What you are asked to do - Output exactly the lines between the line that contains "Looking at their" and the last line of the material, counting both.
________
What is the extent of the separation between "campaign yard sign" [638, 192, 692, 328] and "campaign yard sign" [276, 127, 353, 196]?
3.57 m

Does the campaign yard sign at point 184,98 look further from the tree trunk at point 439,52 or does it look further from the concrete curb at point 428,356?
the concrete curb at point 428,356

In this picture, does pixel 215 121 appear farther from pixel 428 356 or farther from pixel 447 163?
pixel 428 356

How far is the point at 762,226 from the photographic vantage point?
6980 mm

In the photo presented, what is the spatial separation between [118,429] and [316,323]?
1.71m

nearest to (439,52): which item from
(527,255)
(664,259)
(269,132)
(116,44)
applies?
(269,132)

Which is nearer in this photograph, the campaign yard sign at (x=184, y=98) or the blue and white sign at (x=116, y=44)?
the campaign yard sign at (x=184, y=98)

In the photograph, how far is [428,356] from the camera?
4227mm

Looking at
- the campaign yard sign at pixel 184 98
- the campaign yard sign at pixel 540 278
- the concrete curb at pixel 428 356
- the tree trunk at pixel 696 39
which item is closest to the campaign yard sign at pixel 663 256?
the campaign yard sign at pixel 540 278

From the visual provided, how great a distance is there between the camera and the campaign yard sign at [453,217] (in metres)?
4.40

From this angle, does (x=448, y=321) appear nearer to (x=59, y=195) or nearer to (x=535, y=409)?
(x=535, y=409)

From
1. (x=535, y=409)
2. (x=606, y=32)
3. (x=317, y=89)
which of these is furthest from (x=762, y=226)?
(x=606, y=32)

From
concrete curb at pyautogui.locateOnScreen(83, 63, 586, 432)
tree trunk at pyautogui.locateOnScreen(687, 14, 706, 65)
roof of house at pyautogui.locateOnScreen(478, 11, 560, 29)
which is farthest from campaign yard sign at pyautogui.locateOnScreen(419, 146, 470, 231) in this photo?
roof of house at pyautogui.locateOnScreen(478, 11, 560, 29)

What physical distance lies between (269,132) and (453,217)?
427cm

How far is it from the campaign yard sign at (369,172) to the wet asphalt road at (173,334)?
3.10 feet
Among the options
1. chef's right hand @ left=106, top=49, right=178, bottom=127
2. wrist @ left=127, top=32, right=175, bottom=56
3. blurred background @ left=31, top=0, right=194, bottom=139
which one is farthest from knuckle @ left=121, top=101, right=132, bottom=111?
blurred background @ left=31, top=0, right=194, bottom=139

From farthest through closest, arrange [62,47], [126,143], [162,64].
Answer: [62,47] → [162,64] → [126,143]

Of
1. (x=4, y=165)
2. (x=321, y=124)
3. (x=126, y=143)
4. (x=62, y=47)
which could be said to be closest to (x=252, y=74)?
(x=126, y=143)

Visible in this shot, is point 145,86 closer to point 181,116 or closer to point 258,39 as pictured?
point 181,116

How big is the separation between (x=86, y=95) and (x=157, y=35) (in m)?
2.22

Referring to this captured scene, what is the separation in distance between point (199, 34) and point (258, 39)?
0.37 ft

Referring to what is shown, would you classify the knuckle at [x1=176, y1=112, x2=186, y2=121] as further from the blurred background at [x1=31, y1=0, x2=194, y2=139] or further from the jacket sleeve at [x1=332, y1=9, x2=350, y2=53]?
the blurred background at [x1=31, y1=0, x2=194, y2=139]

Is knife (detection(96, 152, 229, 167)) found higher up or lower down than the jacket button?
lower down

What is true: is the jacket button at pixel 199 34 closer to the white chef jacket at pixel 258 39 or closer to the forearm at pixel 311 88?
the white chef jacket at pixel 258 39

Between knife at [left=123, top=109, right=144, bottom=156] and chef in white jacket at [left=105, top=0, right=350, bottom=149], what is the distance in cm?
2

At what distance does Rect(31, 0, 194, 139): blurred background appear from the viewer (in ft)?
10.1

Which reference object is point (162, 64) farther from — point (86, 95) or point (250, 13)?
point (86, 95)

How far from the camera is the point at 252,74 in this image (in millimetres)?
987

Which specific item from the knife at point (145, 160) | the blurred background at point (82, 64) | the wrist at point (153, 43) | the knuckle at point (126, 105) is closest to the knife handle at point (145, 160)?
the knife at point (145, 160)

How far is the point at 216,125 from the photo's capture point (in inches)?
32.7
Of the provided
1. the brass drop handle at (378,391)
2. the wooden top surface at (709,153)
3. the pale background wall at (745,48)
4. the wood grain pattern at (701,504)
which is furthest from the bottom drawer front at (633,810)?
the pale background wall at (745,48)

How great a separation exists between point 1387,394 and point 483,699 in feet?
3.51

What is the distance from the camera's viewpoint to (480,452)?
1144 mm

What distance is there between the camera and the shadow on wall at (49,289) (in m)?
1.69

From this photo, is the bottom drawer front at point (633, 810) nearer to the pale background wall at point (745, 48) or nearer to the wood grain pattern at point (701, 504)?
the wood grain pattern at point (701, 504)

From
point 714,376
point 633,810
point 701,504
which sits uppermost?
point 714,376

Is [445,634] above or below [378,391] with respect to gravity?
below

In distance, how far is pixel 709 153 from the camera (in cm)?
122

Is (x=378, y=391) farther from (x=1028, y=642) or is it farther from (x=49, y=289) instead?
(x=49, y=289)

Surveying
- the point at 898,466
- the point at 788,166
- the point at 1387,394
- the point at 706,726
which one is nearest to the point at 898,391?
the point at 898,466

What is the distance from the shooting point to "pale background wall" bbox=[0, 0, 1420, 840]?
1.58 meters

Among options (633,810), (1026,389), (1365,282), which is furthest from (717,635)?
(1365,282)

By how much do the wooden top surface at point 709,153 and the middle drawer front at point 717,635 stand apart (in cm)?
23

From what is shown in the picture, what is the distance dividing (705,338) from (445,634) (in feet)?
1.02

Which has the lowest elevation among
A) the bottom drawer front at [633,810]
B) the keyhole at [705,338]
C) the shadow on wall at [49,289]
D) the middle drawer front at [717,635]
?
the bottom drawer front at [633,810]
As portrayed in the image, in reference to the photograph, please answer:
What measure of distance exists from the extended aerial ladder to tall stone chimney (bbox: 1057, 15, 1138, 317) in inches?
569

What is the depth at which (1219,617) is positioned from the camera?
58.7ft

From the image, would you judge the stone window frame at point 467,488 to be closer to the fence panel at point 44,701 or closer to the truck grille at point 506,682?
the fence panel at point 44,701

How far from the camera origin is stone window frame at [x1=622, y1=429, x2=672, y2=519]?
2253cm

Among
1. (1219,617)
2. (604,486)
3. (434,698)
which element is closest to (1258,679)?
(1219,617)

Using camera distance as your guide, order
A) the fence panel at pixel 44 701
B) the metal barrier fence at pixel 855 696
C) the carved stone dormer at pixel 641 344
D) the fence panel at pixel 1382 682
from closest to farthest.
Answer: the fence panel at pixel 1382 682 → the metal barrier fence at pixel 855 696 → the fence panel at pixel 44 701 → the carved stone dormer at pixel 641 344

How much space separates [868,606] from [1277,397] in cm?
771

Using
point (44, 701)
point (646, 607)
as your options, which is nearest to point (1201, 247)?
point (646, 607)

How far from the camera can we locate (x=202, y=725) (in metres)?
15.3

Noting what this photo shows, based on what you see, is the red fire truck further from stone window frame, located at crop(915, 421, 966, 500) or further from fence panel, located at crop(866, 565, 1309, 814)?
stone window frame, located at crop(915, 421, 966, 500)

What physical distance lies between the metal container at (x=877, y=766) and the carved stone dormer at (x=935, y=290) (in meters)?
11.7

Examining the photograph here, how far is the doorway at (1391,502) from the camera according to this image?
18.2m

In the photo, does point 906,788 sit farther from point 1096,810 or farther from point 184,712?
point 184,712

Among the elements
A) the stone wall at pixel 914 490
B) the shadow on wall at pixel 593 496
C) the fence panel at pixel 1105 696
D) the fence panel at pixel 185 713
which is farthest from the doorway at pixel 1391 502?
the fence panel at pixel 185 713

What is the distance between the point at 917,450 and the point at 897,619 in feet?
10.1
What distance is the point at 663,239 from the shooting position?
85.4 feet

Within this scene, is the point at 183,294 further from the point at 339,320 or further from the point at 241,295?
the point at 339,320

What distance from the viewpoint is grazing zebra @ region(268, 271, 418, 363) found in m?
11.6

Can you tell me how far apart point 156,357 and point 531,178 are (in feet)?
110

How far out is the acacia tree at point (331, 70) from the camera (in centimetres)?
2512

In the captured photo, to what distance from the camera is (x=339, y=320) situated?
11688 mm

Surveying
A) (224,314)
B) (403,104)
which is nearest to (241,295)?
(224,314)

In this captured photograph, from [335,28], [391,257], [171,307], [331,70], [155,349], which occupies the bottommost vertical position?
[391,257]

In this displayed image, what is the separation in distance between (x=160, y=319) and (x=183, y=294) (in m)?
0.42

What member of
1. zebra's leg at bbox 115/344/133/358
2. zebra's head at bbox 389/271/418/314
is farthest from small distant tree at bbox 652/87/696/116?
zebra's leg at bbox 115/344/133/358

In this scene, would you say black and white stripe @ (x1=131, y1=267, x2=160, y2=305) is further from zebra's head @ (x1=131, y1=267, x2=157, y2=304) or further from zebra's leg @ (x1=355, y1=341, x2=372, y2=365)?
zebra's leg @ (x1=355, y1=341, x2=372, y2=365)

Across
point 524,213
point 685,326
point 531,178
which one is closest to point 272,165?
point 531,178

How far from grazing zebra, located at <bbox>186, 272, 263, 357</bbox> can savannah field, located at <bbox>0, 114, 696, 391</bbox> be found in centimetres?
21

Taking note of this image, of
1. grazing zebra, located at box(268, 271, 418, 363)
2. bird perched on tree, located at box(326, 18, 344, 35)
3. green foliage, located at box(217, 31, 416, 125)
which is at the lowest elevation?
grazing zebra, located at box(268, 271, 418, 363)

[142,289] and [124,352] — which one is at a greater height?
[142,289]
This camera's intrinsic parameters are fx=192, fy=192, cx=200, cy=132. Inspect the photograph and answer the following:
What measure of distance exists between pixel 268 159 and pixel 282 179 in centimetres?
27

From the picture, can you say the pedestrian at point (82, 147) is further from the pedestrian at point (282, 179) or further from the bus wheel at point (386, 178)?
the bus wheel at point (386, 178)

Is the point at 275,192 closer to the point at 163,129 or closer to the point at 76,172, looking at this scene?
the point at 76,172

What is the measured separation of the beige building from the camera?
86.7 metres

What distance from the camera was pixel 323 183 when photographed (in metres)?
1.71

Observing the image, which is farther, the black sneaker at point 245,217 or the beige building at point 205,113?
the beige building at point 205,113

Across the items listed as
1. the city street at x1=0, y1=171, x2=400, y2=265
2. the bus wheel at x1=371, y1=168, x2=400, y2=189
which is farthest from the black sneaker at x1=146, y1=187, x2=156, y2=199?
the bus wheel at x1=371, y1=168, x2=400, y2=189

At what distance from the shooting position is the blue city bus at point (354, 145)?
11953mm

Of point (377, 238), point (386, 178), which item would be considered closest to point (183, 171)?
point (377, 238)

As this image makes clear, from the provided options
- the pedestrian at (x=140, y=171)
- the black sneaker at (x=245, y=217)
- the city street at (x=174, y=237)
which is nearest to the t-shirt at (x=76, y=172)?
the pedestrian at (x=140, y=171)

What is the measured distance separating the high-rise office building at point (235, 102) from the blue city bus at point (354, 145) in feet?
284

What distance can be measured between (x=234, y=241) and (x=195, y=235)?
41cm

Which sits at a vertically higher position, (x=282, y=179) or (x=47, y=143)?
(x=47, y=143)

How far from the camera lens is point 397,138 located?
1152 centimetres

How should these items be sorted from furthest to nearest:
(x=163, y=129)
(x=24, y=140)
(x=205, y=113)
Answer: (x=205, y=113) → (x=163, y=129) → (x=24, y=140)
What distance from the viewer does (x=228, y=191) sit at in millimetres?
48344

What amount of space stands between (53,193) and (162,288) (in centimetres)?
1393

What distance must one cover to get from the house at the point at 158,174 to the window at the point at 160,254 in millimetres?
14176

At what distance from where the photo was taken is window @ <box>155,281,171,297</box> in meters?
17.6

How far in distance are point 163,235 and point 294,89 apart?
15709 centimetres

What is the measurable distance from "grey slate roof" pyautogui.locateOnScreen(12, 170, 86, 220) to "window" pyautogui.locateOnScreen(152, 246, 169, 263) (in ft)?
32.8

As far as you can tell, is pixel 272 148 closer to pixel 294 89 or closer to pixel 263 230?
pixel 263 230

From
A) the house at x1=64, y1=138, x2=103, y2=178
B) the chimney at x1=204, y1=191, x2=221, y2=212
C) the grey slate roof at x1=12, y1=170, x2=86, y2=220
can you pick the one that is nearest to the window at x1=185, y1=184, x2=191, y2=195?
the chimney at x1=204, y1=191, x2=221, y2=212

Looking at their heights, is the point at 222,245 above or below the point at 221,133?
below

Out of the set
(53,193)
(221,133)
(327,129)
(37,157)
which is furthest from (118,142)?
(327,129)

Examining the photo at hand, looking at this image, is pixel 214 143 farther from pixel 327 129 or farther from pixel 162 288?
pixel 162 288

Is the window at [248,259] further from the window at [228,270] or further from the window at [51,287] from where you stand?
________
Result -
Looking at their heights, is the point at 222,245 above or below the point at 221,133?
below

Out of the set
(53,193)
(221,133)
(327,129)
(37,157)
which is furthest from (118,142)?
(327,129)

Examining the photo at hand, looking at this image, is pixel 214 143 farther from pixel 327 129 or farther from pixel 162 288?
pixel 162 288

Is the window at [248,259] further from the window at [228,270] or further from the window at [51,287] from where you stand?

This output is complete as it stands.